Earlier this year, the Commission made a call for candidates to fill vacancies on the Committee. We received almost 200 submissions. Commission staff is now in the process of reviewing these submissions to make recommendations to the Commissioners on which candidates to interview. Hopefully, final selections will be made in time for the new members to join your next quarterly meeting in September. The substantial interest in joining the Committee demonstrates the importance of the work that all of you are doing, and I thank you for your commitment to public service.
At today’s meeting, the Committee will discuss the proxy voting process for funds and trends in pass-through voting. The topic of proxy voting, proxy advisors, and shareholder activism is extremely important to me, because not only does it have profound implications for corporate governance, but, in the context of funds, it also implicates the fundamental fiduciary duty that advisers owe clients to act in their best interest. I must underscore that investment advisers or pension-fund managers violate their fiduciary duties if they put their own priorities ahead of their clients’ interests when voting proxies. Prior to my arrival at the Commission in April, under the leadership of Acting Chairman Uyeda, the Division of Corporation Finance issued Staff Legal Bulletin No. 14M on shareholder proposals and rescinded the prior Staff Legal Bulletin No. 14L, which was a significant deviation from decades of administration of the Commission’s shareholder proposal rule. It is an important principle that individual investors should be free to vote their shares however they see fit, and pass-through voting may provide investors with the opportunity to do so. I look forward to hearing about recent developments in this space.

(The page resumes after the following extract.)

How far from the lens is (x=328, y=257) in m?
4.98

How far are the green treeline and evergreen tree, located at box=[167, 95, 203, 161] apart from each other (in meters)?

Today the Committee will also discuss the use of non-GAAP financial measures. In order to be useful to investors and to avoid being misleading, the prudent use of non-GAAP measures requires that they be presented transparently and clearly reconciled to the most directly comparable GAAP measure. Their use must be consistent over time and accompanied by disclosure that provides meaningful context to ensure informed decision-making.
Finally, the Committee will discuss proposed recommendations to harmonize the use of arbitration clauses by investment advisers and brokerage firms. This recommendation follows the Committee’s discussion of these issues at their meeting last December. The use of arbitration has been an important conflict resolution process for a century, recognized by the Federal Arbitration Act of 1925, and I look forward to seeing a readout of the Committee’s thoughts.
Thank you to the Committee members and panelists for your time in preparing for this meeting. I would also like to thank our Investor Advocate Cristina Martin Firvida and her staff for their hard work in organizing today’s meeting. I look forward to joining you in person at your next meeting.